Le Ghana veut réduire sa dépendance au poulet importé. Le pays vient de poser les bases d’un investissement de 270 millions de dollars destiné à développer une filière avicole locale et à créer des emplois, notamment en milieu rural. Un pari économique qui doit aussi permettre au Ghana de réduire ses sorties de devises.

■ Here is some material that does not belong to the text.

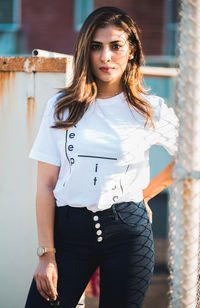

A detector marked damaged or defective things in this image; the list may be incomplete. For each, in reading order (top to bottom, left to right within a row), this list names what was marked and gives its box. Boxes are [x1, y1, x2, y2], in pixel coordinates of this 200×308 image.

À Accra au Ghana, un accord-cadre préliminaire de 270 millions de dollars a été conclu jeudi 27 août 2026 pour développer une filière avicole intégrée au Ghana. L’initiative réunit notamment Agrium Capital Limited, Petra Pension Trust, Axis Pension Trust et le Secrétariat de l’Économie 24 heures sur 24 et du Développement accéléré des exportations, programme national visant à stimuler la production et les exportations. Le projet couvrira l’ensemble de la chaîne de valeur, de la production d’aliments à l’élevage, la transformation, la chaîne du froid et la distribution, afin d’accroître la production locale et de réduire la dépendance aux importations.

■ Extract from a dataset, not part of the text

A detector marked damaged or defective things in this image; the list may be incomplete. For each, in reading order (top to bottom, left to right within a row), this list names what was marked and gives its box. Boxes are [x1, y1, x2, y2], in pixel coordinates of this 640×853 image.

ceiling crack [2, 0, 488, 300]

“Dans le cadre du mandat du 25ᵉ Secrétariat, nous avons élaboré un programme national pour le secteur avicole, qui adopte une approche à plusieurs volets afin de combler ce déficit. L’un de ces volets repose sur les entreprises nationales et couvre l’ensemble de la chaîne de valeur, avec des acteurs ghanéens de la production, de la transformation et de la distribution, disposant déjà de circuits de distribution éprouvés et opérant actuellement dans le secteur.”

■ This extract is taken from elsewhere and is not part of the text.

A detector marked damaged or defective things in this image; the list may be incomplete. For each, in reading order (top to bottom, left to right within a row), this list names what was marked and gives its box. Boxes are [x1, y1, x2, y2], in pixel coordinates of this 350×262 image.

Goosie TANOH, Conseiller présidentiel et chef de l’Économie 24 heures sur 24 – Ghana
L’enjeu économique est considérable. En 2024, le Ghana a consacré environ 400 millions de dollars à l’importation de volailles et de produits avicoles. Pour 2026, le gouvernement vise un taux d’autosuffisance de 25 %, contre 12 % en 2025, avec l’objectif d’atteindre progressivement 104 % en 2029. Le projet de 270 millions de dollars doit donc contribuer à augmenter la production nationale, mais aussi à développer les activités des petits producteurs et les emplois dans les zones rurales.
“Nous sommes très fiers de prendre l’initiative pour libérer le potentiel du secteur agricole au Ghana et contribuer au développement de ce système d’avenir. C’est véritablement très important pour nous. Nous sommes des investisseurs privés et nous ne sommes pas là pour gaspiller notre capital au Ghana, comme je l’ai expliqué aux différentes équipes. Ce projet sera couronné de succès, nous en serons très fiers, et je suis certain qu’il ne s’agira pas du premier projet d’Agrium Capital au Ghana.”
Rod BASSETT, Directeur général d’Agrium Capital Limited – Australie
Avec cet investissement, le Ghana entend transformer sa dépendance aux importations en opportunité économique. Produire davantage localement, réduire les sorties de devises et créer des emplois : c’est le triple objectif de ce projet avicole. Reste désormais à concrétiser cet accord préliminaire, pour faire de ces ambitions une réalité et réduire durablement la dépendance du pays au poulet importé.